> [Goal of the exercise]
Please check the passage on SIRT3 below: which enzyme did Fernandes et al. report becomes more active when its acetylation increases?

====== Text passage ======

Since SIRT3 activity is directly linked to the NAD+/NADH ratio, SIRT3 may serve as a metabolic sensor. In situations of high energy demand, the NAD+/NADH ratio rises and subsequently increases SIRT3 activity, which may translate into deacetylation of metabolic enzymes and thus acceleration of metabolic pathway flux and energy production. A dysbalance between energy demand and supply may occur during physical exercise or changes in blood pressure or during the 24-h fasting and feeding cycle, when NAD+ levels oscillate in a circadian fashion (42). Given the fact that SIRT3 drives mitochondrial substrate oxidation and thus ETC flux, it is not surprising that SIRT3 participates in the detoxification of reactive oxygen species (ROS). Manganese superoxide dismutase (MnSOD), a major intramitochondrial antioxidant enzyme, has been reported to be a deacetylation target of SIRT3, and MnSOD expression is also controlled by SIRT3-mediated nuclear translocation of the transcription factor forkhead-box-protein 3a (Foxo3a) (17, 43, 44). SIRT3 may, thereby, protect the heart from oxidative damage induced by increased production of ROS, which may result as byproducts of accelerated ETC flux.

Of note, the assumption that a lower degree of lysine acetylation is connected to a higher activity of the affected enzyme should be drawn carefully. Although most of the described deacetylation targets of SIRT3 are activated by deacetylation, Fernandes et al. recently reported that increased acetylation of aconitase 2 (ACO2) increases ACO2 enzymatic activity (12). The authors argue that lower expression of SIRT3 induced by high-fat diet feeding may increase ACO2 activity, which may increase cytosolic citrate levels and subsequently inhibit acetyl-CoA-carboxylase, resulting in lower malonyl-CoA levels and subsequent derepression of carnitine-palmitoyl transferase (12). Lower SIRT3 levels would, thereby, adapt mitochondrial β-oxidation to higher levels of circulating fatty acids. In another study, Alrob et al. reported decreased SIRT3 protein levels after feeding a high-fat diet, which was associated with higher acetylation levels of long-chain acyl-CoA dehydrogenase (LCAD) and 3-hydroxyacyl-CoA dehydrogenase leading to higher enzyme activity and FAO rates (24). Of interest, increased acetylation of LCAD has been reported to both increase and decrease its activity. One possible explanation for these conflicting results may be differences in the acetylation pattern of LCAD, which may differentially affect enzymatic activity. For example, p53 possesses 13 potential acetylation sites in different domains (45). Mathematically, 6,227,020,800 different combinations of lysine acetylations would be possible, which may change p53 protein function. To date, only few data are available on specific acetylation patterns induced by SIRT3 or SIRT3 deficiency and the effect on target enzyme activity.

====== Data excerpts ======

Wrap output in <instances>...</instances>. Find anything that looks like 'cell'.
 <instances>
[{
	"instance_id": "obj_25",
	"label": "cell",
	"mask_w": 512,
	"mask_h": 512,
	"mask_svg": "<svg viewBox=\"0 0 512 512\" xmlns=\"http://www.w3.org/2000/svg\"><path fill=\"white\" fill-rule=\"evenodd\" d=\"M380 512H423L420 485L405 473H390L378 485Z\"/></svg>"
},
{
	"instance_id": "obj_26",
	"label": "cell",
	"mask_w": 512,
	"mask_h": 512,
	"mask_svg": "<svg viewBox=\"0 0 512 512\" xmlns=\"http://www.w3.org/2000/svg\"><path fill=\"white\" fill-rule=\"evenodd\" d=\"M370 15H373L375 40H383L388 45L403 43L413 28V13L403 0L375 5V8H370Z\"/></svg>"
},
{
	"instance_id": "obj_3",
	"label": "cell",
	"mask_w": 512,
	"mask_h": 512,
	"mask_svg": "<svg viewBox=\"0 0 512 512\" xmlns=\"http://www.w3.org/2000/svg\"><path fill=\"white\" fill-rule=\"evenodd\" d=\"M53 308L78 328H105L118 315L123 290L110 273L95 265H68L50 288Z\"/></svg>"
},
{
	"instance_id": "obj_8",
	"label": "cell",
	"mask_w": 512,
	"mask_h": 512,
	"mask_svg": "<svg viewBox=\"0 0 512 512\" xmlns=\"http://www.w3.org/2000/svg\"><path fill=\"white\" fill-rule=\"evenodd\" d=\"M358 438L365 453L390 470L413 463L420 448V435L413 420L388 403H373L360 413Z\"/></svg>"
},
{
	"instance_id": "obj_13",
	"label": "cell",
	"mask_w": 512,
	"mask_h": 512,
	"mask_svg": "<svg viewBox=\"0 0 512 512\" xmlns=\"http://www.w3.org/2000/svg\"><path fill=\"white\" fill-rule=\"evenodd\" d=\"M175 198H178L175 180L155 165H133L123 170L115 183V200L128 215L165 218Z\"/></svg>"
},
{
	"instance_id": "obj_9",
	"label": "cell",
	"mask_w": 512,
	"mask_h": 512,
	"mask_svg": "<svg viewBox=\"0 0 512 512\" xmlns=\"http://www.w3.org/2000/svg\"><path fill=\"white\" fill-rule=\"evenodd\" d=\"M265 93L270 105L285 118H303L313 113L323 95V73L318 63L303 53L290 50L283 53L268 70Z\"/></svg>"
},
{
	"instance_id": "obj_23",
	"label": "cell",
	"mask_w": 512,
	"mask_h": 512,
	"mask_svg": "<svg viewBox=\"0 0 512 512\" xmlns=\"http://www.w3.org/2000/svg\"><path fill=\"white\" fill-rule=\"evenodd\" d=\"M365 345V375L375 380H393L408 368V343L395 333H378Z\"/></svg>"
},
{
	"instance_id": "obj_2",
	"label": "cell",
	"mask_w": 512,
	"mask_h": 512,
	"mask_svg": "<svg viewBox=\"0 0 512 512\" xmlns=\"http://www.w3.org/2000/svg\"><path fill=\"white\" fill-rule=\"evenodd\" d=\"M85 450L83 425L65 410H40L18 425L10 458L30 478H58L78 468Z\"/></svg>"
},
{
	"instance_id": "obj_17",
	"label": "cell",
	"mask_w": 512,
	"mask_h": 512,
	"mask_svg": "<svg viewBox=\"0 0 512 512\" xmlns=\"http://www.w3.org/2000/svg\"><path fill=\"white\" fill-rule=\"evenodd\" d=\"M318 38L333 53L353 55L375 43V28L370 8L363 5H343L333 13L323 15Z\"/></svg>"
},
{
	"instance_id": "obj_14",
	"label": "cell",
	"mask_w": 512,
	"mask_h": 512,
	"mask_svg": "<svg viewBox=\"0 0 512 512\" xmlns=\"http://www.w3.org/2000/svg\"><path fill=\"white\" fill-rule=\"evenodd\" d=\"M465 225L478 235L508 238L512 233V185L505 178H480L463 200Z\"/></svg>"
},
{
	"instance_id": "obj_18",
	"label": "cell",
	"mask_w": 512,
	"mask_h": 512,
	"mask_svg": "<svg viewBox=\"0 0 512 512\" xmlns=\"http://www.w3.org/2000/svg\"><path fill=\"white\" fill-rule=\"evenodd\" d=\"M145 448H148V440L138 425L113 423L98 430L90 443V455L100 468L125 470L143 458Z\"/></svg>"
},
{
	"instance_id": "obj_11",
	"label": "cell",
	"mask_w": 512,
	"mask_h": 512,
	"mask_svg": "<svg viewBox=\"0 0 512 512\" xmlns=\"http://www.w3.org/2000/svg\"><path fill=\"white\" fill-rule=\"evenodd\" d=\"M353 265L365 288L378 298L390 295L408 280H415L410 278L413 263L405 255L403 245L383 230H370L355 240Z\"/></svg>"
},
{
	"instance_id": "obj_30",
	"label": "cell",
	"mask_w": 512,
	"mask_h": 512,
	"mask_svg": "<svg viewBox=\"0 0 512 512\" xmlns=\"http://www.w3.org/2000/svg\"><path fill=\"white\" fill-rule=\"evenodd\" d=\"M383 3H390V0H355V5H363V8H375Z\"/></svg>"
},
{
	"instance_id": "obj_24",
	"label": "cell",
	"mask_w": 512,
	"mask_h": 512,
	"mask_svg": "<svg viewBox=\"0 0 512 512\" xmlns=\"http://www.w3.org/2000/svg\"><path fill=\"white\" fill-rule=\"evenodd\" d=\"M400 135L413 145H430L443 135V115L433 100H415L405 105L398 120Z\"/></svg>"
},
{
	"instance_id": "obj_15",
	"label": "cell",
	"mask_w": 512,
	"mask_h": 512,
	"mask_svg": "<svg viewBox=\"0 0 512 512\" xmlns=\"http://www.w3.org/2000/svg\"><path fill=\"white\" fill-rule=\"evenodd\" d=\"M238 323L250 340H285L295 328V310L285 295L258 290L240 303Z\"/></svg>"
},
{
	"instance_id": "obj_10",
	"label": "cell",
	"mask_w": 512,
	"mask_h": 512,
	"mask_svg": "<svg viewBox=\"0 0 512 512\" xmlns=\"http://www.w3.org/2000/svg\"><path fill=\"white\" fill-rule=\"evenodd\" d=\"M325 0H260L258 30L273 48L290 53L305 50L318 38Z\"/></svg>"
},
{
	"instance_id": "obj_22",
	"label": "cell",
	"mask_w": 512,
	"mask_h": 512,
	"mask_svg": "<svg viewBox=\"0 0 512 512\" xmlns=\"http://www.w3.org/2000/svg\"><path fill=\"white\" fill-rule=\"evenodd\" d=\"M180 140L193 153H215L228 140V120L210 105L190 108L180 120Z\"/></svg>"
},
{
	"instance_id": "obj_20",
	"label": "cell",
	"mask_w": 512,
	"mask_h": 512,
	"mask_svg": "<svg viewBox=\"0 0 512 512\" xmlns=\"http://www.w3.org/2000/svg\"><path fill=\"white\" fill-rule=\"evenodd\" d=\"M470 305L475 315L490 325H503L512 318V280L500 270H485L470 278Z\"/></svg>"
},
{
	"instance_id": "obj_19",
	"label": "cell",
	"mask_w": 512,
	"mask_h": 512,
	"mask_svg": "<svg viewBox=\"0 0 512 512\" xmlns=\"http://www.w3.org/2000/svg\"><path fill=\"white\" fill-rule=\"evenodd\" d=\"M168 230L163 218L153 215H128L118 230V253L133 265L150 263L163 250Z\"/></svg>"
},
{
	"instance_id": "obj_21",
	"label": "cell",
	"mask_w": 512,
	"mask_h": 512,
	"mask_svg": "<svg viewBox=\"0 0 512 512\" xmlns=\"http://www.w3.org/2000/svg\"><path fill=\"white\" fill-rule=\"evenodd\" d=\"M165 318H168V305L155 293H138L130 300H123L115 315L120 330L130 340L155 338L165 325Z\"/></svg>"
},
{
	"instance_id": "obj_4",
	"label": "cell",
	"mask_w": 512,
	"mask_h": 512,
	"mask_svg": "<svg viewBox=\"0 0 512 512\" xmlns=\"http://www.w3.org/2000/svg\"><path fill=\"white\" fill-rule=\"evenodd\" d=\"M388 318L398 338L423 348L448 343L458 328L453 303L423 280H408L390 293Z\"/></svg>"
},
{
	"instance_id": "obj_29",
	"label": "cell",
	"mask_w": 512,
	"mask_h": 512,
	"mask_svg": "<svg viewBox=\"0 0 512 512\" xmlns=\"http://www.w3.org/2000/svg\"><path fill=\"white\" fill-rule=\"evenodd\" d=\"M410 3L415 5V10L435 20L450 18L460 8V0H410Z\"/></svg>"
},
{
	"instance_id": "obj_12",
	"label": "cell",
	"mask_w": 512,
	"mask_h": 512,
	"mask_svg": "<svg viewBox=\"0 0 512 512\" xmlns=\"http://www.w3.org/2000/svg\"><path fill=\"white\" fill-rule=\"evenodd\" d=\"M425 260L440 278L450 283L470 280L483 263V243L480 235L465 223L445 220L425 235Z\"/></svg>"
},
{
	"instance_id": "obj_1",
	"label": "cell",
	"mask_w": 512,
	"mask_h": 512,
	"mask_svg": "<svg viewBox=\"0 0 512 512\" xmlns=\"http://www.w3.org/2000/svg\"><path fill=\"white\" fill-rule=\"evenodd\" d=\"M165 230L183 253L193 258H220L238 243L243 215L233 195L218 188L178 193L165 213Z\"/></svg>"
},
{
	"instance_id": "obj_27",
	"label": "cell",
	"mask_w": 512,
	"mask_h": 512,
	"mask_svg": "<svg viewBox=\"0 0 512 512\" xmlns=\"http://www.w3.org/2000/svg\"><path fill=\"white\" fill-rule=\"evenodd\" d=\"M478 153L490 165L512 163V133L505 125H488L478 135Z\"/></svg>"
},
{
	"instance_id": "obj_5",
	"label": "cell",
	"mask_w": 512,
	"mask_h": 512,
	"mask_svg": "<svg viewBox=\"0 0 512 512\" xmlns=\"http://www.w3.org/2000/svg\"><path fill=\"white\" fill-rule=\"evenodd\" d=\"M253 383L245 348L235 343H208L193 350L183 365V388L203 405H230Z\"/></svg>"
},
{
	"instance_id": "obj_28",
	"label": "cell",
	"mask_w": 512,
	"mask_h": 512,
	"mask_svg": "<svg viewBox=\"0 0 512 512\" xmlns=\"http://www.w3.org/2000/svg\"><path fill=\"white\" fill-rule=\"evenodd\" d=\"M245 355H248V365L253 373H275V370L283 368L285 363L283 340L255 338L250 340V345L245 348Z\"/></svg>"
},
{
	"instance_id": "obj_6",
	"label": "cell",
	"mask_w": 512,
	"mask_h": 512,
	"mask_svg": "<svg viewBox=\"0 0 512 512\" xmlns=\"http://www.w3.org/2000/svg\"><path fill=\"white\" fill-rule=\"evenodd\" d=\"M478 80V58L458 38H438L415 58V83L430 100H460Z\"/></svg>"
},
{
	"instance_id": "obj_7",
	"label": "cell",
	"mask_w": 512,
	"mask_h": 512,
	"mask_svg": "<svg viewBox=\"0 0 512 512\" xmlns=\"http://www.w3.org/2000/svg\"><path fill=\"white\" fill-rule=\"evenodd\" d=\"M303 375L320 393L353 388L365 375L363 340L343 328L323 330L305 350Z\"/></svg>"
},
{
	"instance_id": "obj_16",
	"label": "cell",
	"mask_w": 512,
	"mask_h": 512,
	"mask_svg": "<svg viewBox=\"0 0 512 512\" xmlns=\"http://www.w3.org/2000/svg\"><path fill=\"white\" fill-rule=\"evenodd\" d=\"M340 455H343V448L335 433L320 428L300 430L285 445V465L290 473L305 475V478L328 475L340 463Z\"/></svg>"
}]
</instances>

======

> [Answer box]
Aconitase 2 (ACO2).